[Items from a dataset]
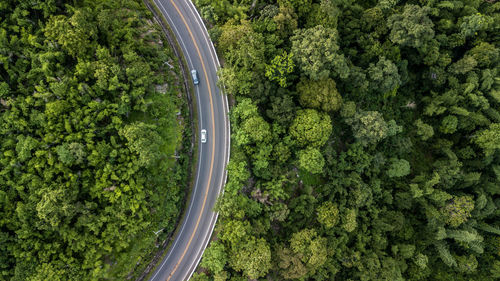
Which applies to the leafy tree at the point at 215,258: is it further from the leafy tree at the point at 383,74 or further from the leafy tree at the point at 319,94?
the leafy tree at the point at 383,74

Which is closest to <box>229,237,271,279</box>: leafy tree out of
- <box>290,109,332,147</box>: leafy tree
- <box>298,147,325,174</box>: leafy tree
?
<box>298,147,325,174</box>: leafy tree

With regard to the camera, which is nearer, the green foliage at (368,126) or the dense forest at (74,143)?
the dense forest at (74,143)

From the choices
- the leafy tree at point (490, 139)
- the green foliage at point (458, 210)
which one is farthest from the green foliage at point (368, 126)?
the leafy tree at point (490, 139)

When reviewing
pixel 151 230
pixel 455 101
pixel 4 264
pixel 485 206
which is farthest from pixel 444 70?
pixel 4 264

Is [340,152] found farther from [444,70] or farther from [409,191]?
[444,70]

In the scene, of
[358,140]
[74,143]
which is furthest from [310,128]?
[74,143]

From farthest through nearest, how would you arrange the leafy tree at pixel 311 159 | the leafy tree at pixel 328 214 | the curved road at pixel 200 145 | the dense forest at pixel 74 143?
the curved road at pixel 200 145 → the leafy tree at pixel 328 214 → the leafy tree at pixel 311 159 → the dense forest at pixel 74 143

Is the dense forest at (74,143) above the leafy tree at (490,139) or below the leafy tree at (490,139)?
above

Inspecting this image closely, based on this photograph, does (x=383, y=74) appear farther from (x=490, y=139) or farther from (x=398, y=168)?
(x=490, y=139)
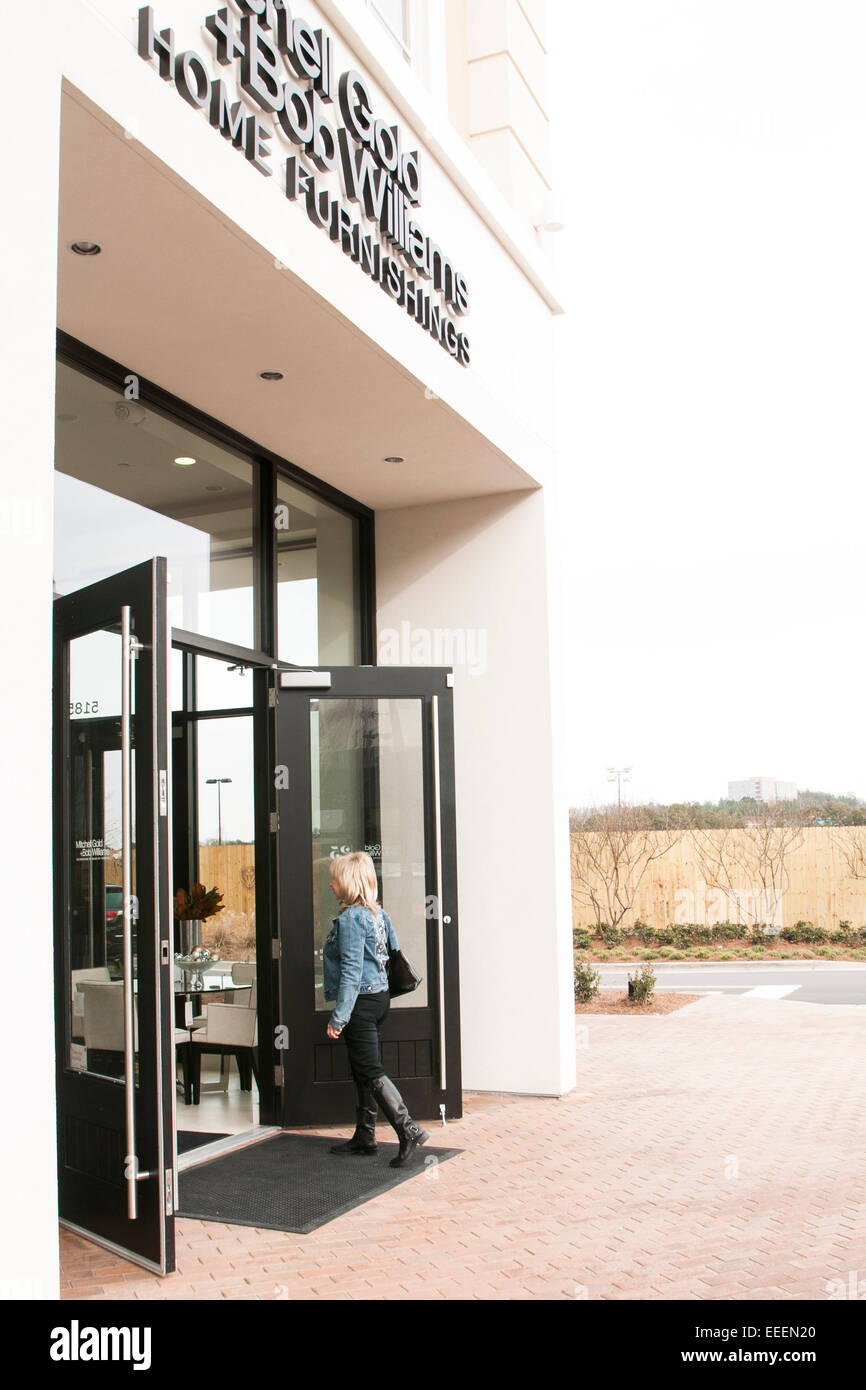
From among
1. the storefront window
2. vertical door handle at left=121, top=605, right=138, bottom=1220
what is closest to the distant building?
the storefront window

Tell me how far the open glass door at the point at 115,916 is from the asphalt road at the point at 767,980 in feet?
35.9

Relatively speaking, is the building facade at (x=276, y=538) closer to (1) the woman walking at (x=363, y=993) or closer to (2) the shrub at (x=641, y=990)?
(1) the woman walking at (x=363, y=993)

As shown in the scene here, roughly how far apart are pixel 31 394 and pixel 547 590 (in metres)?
5.34

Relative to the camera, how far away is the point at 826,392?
46.9m

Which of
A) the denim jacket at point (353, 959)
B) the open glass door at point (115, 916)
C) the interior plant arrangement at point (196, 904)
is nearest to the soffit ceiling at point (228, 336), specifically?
the open glass door at point (115, 916)

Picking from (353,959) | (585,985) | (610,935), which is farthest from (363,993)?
(610,935)

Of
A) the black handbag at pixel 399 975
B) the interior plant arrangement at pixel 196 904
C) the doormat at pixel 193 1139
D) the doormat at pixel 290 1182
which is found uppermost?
the interior plant arrangement at pixel 196 904

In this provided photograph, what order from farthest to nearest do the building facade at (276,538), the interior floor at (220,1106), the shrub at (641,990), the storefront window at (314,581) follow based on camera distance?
the shrub at (641,990) < the storefront window at (314,581) < the interior floor at (220,1106) < the building facade at (276,538)

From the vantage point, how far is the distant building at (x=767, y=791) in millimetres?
24297

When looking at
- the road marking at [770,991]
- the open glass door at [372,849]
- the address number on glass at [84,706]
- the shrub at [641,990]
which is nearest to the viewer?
the address number on glass at [84,706]

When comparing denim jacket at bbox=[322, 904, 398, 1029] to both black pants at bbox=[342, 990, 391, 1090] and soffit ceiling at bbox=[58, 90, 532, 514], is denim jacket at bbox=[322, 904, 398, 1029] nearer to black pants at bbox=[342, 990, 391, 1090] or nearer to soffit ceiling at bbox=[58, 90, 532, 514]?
black pants at bbox=[342, 990, 391, 1090]

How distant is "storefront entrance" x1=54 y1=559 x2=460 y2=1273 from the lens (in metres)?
4.61

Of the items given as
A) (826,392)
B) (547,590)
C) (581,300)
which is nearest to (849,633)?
(826,392)

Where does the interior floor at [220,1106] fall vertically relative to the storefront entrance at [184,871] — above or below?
below
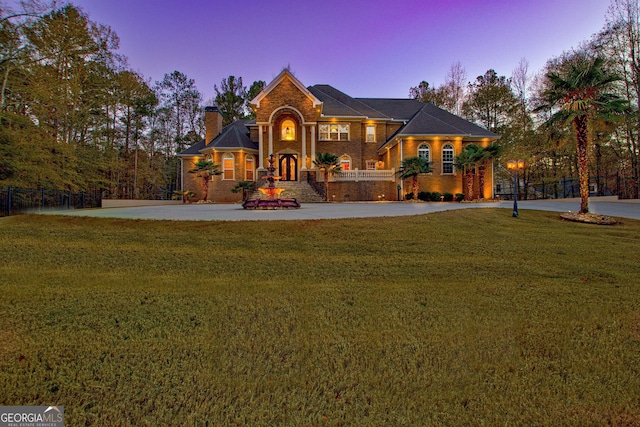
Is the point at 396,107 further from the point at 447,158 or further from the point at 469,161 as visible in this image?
the point at 469,161

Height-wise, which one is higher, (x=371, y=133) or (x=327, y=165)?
(x=371, y=133)

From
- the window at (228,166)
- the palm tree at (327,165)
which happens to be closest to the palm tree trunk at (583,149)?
the palm tree at (327,165)

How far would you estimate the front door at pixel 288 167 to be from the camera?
82.9ft

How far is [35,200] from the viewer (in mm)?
13688

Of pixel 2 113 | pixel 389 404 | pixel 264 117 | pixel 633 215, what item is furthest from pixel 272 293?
pixel 264 117

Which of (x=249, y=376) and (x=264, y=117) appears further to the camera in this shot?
(x=264, y=117)

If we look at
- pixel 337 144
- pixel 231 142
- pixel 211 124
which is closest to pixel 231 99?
pixel 211 124

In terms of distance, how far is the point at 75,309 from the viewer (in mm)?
3865

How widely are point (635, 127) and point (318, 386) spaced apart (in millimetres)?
30050

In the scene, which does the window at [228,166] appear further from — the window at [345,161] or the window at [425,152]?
the window at [425,152]

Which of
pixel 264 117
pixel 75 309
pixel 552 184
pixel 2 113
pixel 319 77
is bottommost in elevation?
pixel 75 309

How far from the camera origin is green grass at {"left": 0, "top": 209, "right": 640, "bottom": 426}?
2.49 m

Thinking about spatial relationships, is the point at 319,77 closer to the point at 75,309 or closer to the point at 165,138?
the point at 165,138

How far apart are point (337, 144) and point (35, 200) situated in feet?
63.8
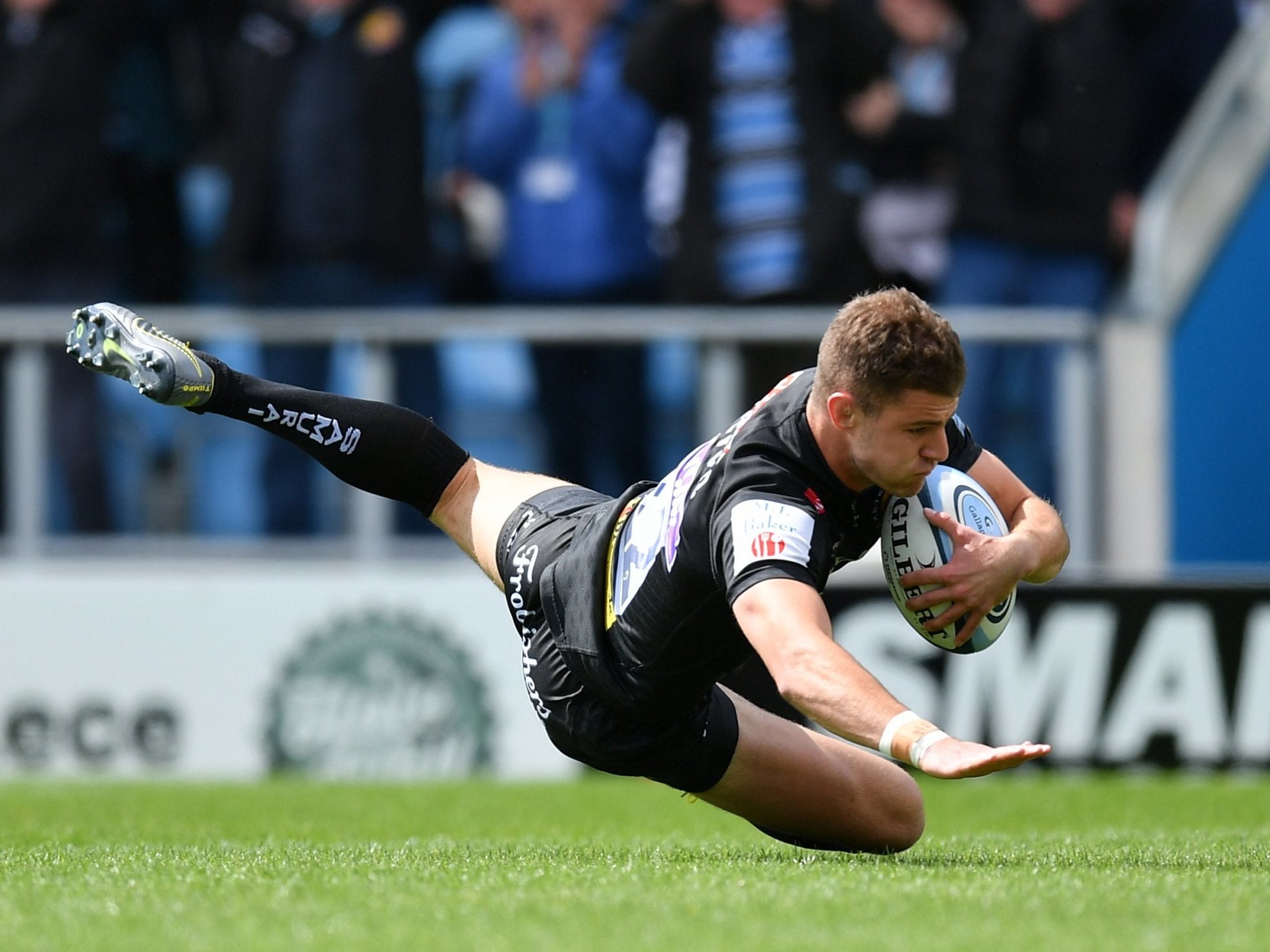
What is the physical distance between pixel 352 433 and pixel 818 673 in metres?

> **Aim of the task**:
All the material shown above is to be copied exactly, with no pictures carried over.

> **Exercise result**:
Which applies to the leafy tree at the point at 215,258: is it further from the leafy tree at the point at 383,74 or further from the leafy tree at the point at 319,94?
the leafy tree at the point at 383,74

Which is closest to <box>229,237,271,279</box>: leafy tree out of
- <box>290,109,332,147</box>: leafy tree
- <box>298,147,325,174</box>: leafy tree
?
<box>298,147,325,174</box>: leafy tree

With regard to the camera, which is nearer, the green foliage at (368,126) or the dense forest at (74,143)?
the dense forest at (74,143)

From the choices
- the leafy tree at point (490, 139)
- the green foliage at point (458, 210)
which one is farthest from the green foliage at point (368, 126)?
the leafy tree at point (490, 139)

When reviewing
pixel 151 230
pixel 455 101
pixel 4 264
pixel 485 206
which is farthest from pixel 444 70?
pixel 4 264

Is [340,152] found farther from [444,70] or farther from [409,191]?
[444,70]

In the scene, of
[358,140]
[74,143]
which is furthest from [310,128]?
[74,143]

From farthest through nearest, how would you arrange the leafy tree at pixel 311 159 | the leafy tree at pixel 328 214 | the curved road at pixel 200 145 | the dense forest at pixel 74 143?
the curved road at pixel 200 145 → the leafy tree at pixel 328 214 → the leafy tree at pixel 311 159 → the dense forest at pixel 74 143

Is the dense forest at (74,143) above the leafy tree at (490,139) or below the leafy tree at (490,139)?
above

Inspecting this image closely, based on this photograph, does (x=383, y=74) appear farther from (x=490, y=139) or farther from (x=398, y=168)?
(x=490, y=139)
From among
1. the storefront window
2. vertical door handle at left=121, top=605, right=138, bottom=1220
what is closest to the distant building?
the storefront window

Tell me how far the open glass door at the point at 115,916 is from the asphalt road at the point at 767,980 in feet?
35.9

Relatively speaking, is the building facade at (x=276, y=538) closer to (1) the woman walking at (x=363, y=993) or closer to (2) the shrub at (x=641, y=990)?
(1) the woman walking at (x=363, y=993)

As shown in the scene here, roughly how far apart are pixel 31 394 and pixel 547 590 (in metres)?
5.34

Relative to the camera, how far away is the point at 826,392?
46.9m

Which of
A) the denim jacket at point (353, 959)
B) the open glass door at point (115, 916)
C) the interior plant arrangement at point (196, 904)
is nearest to the soffit ceiling at point (228, 336), specifically?
the open glass door at point (115, 916)

Picking from (353,959) | (585,985) | (610,935), which is farthest from (363,993)?
(610,935)

Of
A) the black handbag at pixel 399 975
B) the interior plant arrangement at pixel 196 904
C) the doormat at pixel 193 1139
D) the doormat at pixel 290 1182
which is found uppermost?
the interior plant arrangement at pixel 196 904

In this provided photograph, what order from farthest to nearest do the building facade at (276,538), the interior floor at (220,1106), the shrub at (641,990), the storefront window at (314,581) follow based on camera distance?
the shrub at (641,990) < the storefront window at (314,581) < the interior floor at (220,1106) < the building facade at (276,538)

From the vantage point, how far is the distant building at (x=767, y=791) in millimetres?
24297

When looking at
- the road marking at [770,991]
- the open glass door at [372,849]
- the address number on glass at [84,706]
- the shrub at [641,990]
which is nearest to the viewer?
the address number on glass at [84,706]

When comparing denim jacket at bbox=[322, 904, 398, 1029] to both black pants at bbox=[342, 990, 391, 1090] and soffit ceiling at bbox=[58, 90, 532, 514], is denim jacket at bbox=[322, 904, 398, 1029] nearer to black pants at bbox=[342, 990, 391, 1090] or nearer to soffit ceiling at bbox=[58, 90, 532, 514]?
black pants at bbox=[342, 990, 391, 1090]

How distant is "storefront entrance" x1=54 y1=559 x2=460 y2=1273 from the lens (in metres)?
4.61

Of the items given as
A) (826,392)
B) (547,590)
C) (581,300)
which is nearest to (849,633)?
(826,392)

Where does the interior floor at [220,1106] fall vertically relative to the storefront entrance at [184,871] — above or below?
below
Is the point at 396,107 further from the point at 447,158 or further from the point at 469,161 as visible in this image?
the point at 469,161

Height-wise, which one is higher, (x=371, y=133) or (x=327, y=165)?
(x=371, y=133)

From
- the window at (228,166)
- the palm tree at (327,165)
which happens to be closest to the palm tree trunk at (583,149)?
the palm tree at (327,165)

How far would you estimate the front door at pixel 288 167 to be from the camera?
82.9ft

How far is [35,200] from the viewer (in mm)?
13688

Of pixel 2 113 | pixel 389 404 | pixel 264 117 | pixel 633 215, what item is furthest from pixel 272 293?
pixel 264 117

Which of (x=249, y=376) and (x=264, y=117) appears further to the camera in this shot?
(x=264, y=117)

If we look at
- pixel 337 144
- pixel 231 142
- pixel 211 124
which is closest to pixel 231 99?
pixel 211 124

In terms of distance, how far is the point at 75,309 from the viewer (in mm)?
3865

How widely are point (635, 127) and point (318, 386) spaced apart (in millimetres)?
30050

In the scene, which does the window at [228,166] appear further from — the window at [345,161] or the window at [425,152]?
the window at [425,152]

Which of
pixel 264 117
pixel 75 309
pixel 552 184
pixel 2 113
pixel 319 77
is bottommost in elevation?
pixel 75 309

How far from the camera origin is green grass at {"left": 0, "top": 209, "right": 640, "bottom": 426}?
2.49 m

Thinking about spatial relationships, is the point at 319,77 closer to the point at 75,309 or closer to the point at 165,138?
the point at 165,138

How far apart are point (337, 144) and point (35, 200) situated in feet?
63.8
What is the physical distance between pixel 352 433 and pixel 818 673 in metres?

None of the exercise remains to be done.